Sanksi administratif yang diberikan menurut keputusan Menteri Kesehatan RI No. 1332/ MENKES/ SK/ X/ 2002 dan Permenkes No. 922/
MENKES/ PER/ X/ 1993 adalah:

a. Peringatan secara tertulis kepada APA secara tiga kali berturut-turut dengan tenggang waktu masing – masing dua bulan.

b. Pembekuan izin apotek untuk jangka waktu selama – lamanya enam bulan sejak dikeluarkannya penetapan pembekuan izin apotek.
Keputusan pencabutan SIA disampaikan langsung oleh Kepala Dinas Kesehatan Kabupaten atau Kota dengan tembusan kepada Kepala
Dinas Kesehatan Propinsi dan Menteri Kesehatan RI di Jakarta.

c. Pembekuan izin apotek tersebut dapat dicairkan kembali apabila apotek tersebut dapat membuktikan bahwa seluruh persyaratan yang
ditentukan dalam keputusan Menteri Kesehatan RI dan Permenkes tersebut telah dipenuhi.

d. Sanksi pidana berupa denda maupun hukuman penjara diberikan bila terdapat pelanggaran terhadap :
 Undang- Undang Obat Keras (St. 1937 No. 541)

 Undang-Undang No. 23 Tahun 1992 tentang Kesehatan

 Undang-Undang No. 22 Tahun 1997 tentang Narkotika

 Undang-Undang No. 5 tahun 1997 tentang Psikotropika.


Dalam pertanyaan yang kedua, ada dua kemungkinan yang terjadi:

1. Jika sebagai PSA maka yang harus dilakukan adalah mengambil tindakan sesuai dengan
keputusan bersama apoteker, karna sebagian besar PSA hanya sebagai pemilik usaha dengan
modal yang besar, maka PSA mungkin saja tidak mengetahui tentang prosedur farmasi yang
ada di apotik tersebut.

2. Jika PSA sekaligus sebagai TTK, jika PSA sekaligus menjadi TTK di apotik tersebut, maka PSA
harus tahu hal yang bersangkutan dengan penyerahan obat, misalnya penyerahan psikotropika
yang tidak bisa diserahkan tanpa resep dokter, dan kesalahan yang terjadi yaitu penyerahan
obat psikotropik secara bebas.
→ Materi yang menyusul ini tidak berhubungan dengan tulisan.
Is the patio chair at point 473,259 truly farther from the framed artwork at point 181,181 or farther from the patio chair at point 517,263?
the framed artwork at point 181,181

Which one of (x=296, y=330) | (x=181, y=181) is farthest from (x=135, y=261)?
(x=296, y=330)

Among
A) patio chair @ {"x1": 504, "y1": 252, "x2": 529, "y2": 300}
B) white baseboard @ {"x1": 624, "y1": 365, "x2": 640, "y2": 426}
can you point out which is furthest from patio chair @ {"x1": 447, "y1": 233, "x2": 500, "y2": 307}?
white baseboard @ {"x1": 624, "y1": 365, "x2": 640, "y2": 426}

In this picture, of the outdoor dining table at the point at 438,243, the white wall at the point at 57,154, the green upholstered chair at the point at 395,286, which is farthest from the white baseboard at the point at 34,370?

Jika TTK sudah tahu akan undang undang tentang penyerahan
psikotropik maka hal itu tidak akan terjadi. Dan jika kesalahan itu sudah terjadi maka hal yang
harus dilakukan adalah menunda penjualan atau menghentikan penjualan obat tersebut dan
melaporkannya kepada pihak berwenang untuk ditindaklanjuti.